(Problem details)
Taking only the lines of the data below from the line with "Wholesalers of Hey" to the line with "Wallpaper Mata Anime", ends included, write them out exactly and without pictures.

(Records for this task)
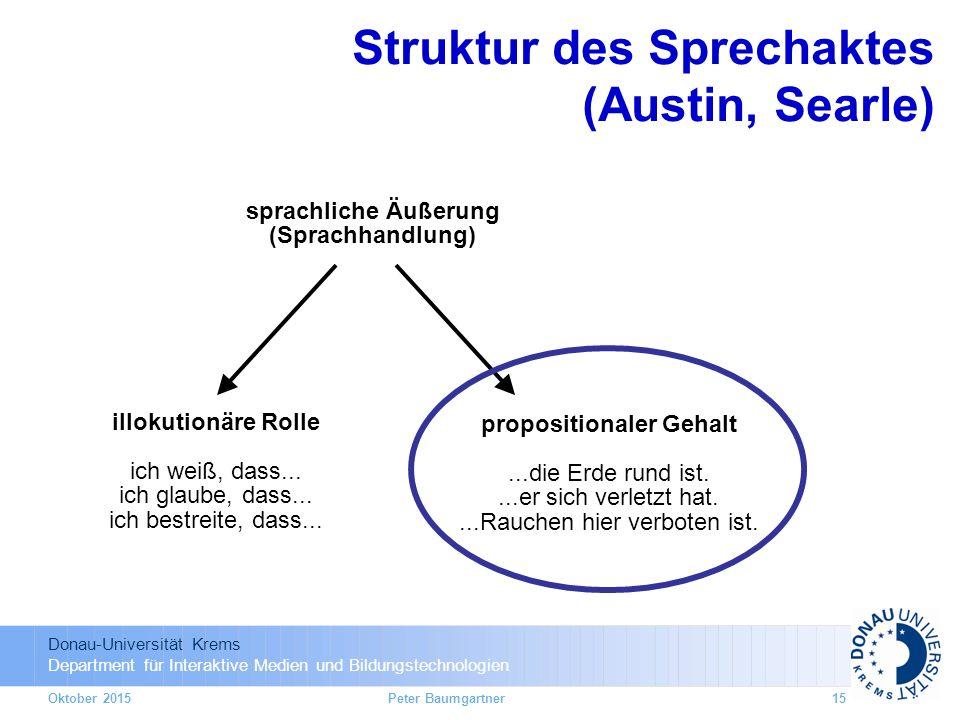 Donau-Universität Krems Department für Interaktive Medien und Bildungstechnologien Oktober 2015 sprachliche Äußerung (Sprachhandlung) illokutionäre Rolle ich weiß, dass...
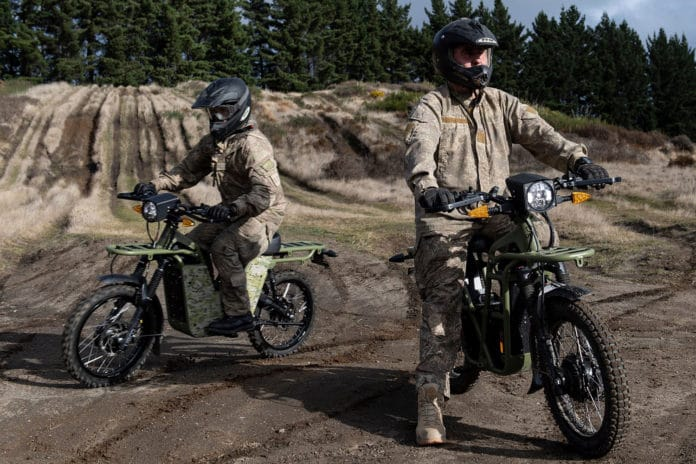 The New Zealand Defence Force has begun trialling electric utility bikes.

==

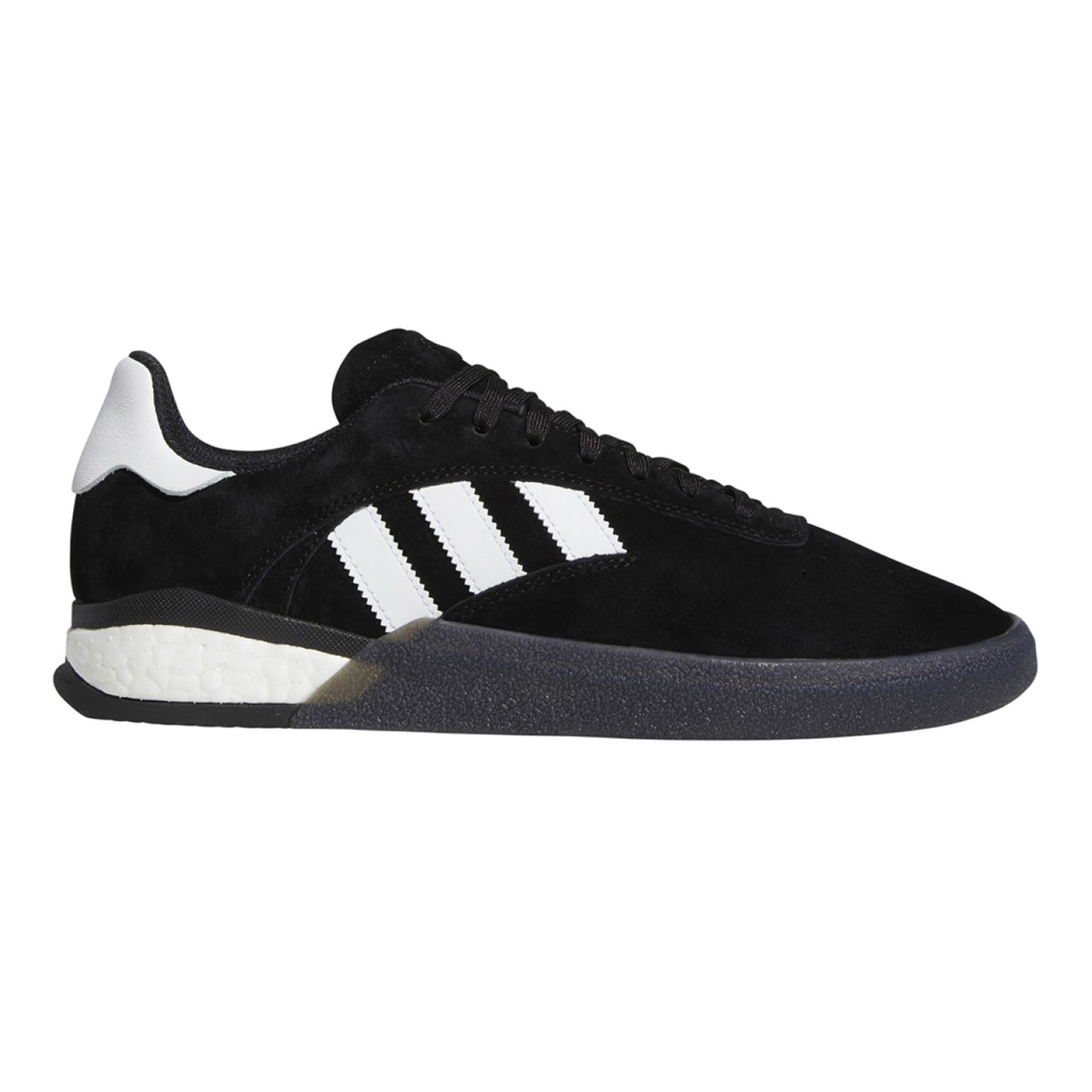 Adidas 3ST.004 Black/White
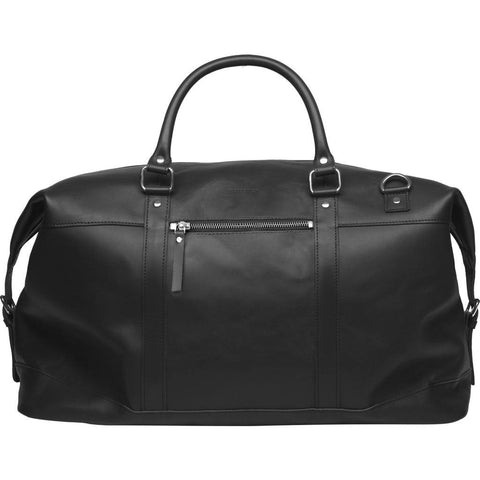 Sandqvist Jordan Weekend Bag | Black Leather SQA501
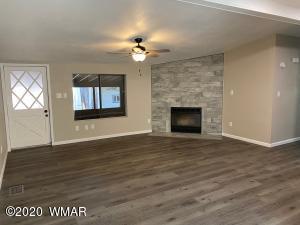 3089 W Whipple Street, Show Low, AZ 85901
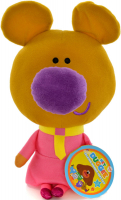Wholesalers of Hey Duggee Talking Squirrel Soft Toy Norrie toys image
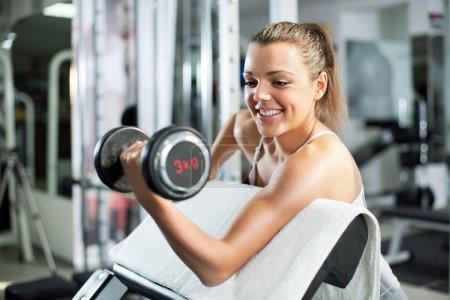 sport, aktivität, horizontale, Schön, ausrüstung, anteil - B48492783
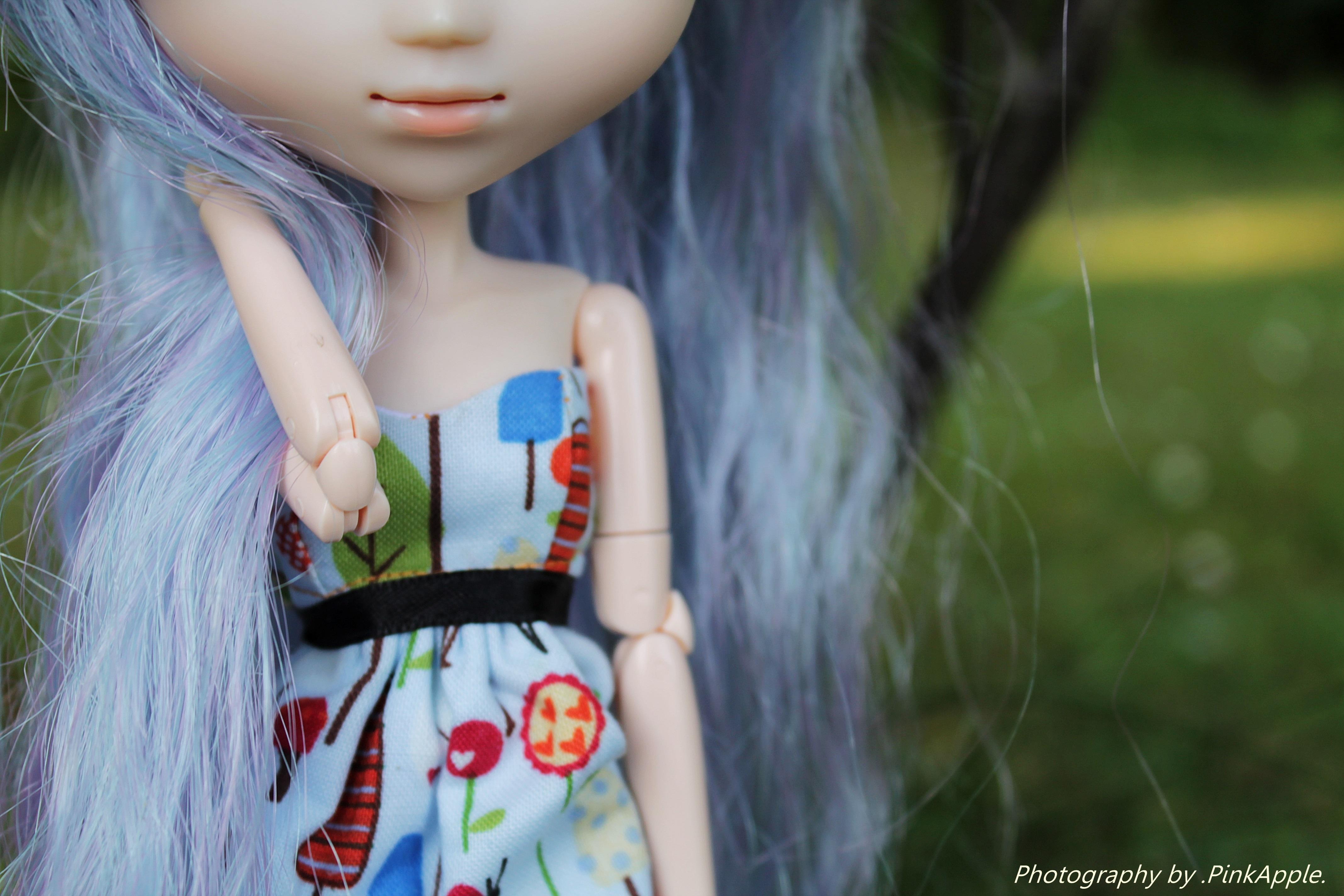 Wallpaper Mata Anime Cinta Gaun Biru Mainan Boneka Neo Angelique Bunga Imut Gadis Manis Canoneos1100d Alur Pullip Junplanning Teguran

(Answer to this task)
Wholesalers of Hey Duggee Talking Squirrel Soft Toy Norrie toys image
 sport, aktivität, horizontale, Schön, ausrüstung, anteil - B48492783
 Wallpaper Mata Anime Cinta Gaun Biru Mainan Boneka Neo Angelique Bunga Imut Gadis Manis Canoneos1100d Alur Pullip Junplanning Teguran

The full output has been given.